冷徹ドクターは初恋相手を離さない
「あ、吉村さん来ましたね。じゃあ始めますか。先生~」
 藤野さんが先に部屋に入ったので、吉村さんの後に続いて私も入室する。
「失礼します」
「失礼します。学生の葉山です。同席させていただきます。よろしくお願いします」
「はい。じゃあお座りください」

 荒木先生……。私を見ても何ひとつ表情を変えない。
 さっきのことはからかっただけなのかな? いや、仕事中に私情を持ち込む方がおかしい。これが正しい反応だ。
 荒木先生と吉村さんが斜めに向かい合うように座り、藤野さんは先生の隣に座る。私は吉村さんから少し離れて隣に座っていた。
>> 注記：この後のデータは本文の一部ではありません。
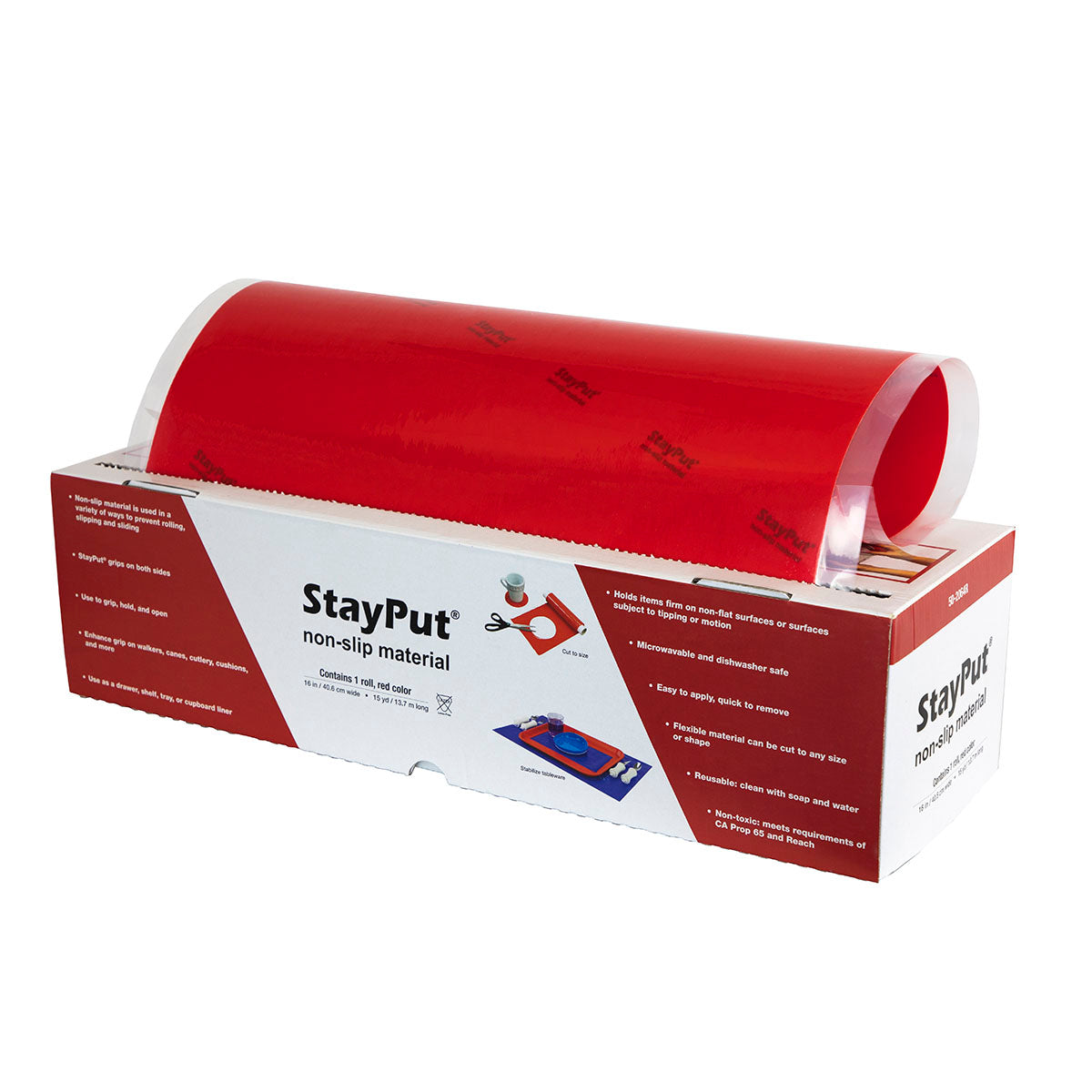 StayPut non-slip material, 16" x 15 yd roll, red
「今日は手術前の最後の確認となります。術式は以前からお話ししている通り、乳房全切除術です。その術中にセンチネルリンパ節っていう、がんが転移するとしたら最初に到達するリンパ節を採って転移がないか検査します。ここまでよろしいですか?」
「はい」

 荒木先生は淡々と説明して、吉村さんも淡々とそれに頷いていく。
 ついさっきまで病室で話していた雰囲気とはまったく違う。真剣な眼差しと硬い表情にピリッとした空気。これから手術に挑む吉村さんの気持ちが言葉には現れずとも伺えた。
 次々に話題は流れていくが、先生は書類を見ながら順番に確認を取っていき、吉村さんはそれをひとつひとつ丁寧に頷いて聞いて同意をしていく。
 藤野さんは二人の様子を見ながら、理解度や精神状態などの観察をしているのだろうか。時々、パソコンに記録をしながら聞いている様子だ。
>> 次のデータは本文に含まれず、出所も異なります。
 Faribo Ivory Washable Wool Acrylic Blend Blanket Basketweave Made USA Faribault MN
「それでは最後に。手術は明日の十時半からを予定しています。時間は二時間程度です。私からは以上となります。何か不明な点はありますか?」
「いえ。特にないです」
「わかりました。これで術前ICは終わります。それでは明日ですね。よろしくお願いします」
「はい。よろしくお願いします」

 荒木先生は説明を終えると、座ったまま軽くお辞儀をした。笑顔ひとつ見せないその姿に、昼休憩に見た彼は本当に荒木先生なのかと疑いたくなる。

「それではお部屋に戻ってもらって大丈夫ですよ」
 荒木先生は忙しいのか、すぐに部屋から出て行ってしまった。その場に取り残された私たちに、柔らかくあたたかな声で藤野さんが退室を促してくれた。
 所要時間は二十分程度。張りつめた空気から解き放たれた私はやっとの思いで酸素を得た気分となる。
 部屋に戻ると、吉村さんはまた笑いながら私に話しかけてくれる。

「ねっ、言った通りでしょ? あのぶっきらぼう。それでも手術の腕がいいって評判だから憎めないよね」
「ははは、そうなのですね」
 ぶっきらぼう……。たしかにその言葉がぴったりだと私も思う。

「手術、葉山さんも見学するの?」
「はい。見学させていただくことになっています」
「そっか。じゃあぜひ荒木先生の手術がどんなだったか教えてね? 私は見れないからさ~」
「ふふ、そうですね。吉村さんにしっかり伝えられるように見学しますね」

 吉村さんは冗談っぽく私にそう言うと、しばらく笑っている。
 吉村さんは今はこうして接していると笑顔が絶えない明るい人だと思うけれど、いくら医療が発達してがんは治せるのが当たり前になったからといっても、眠れないほど不安になったことや、笑えない時もあっただろう。

 そんな絶望感から己の技術で救いだす医師の存在は、患者さんたちの希望なのかもしれない。
 荒木先生……。
 数々の患者さんを救ってきた立派な人が、どうして平凡な私に偽装彼女にならないかと提案してきたの?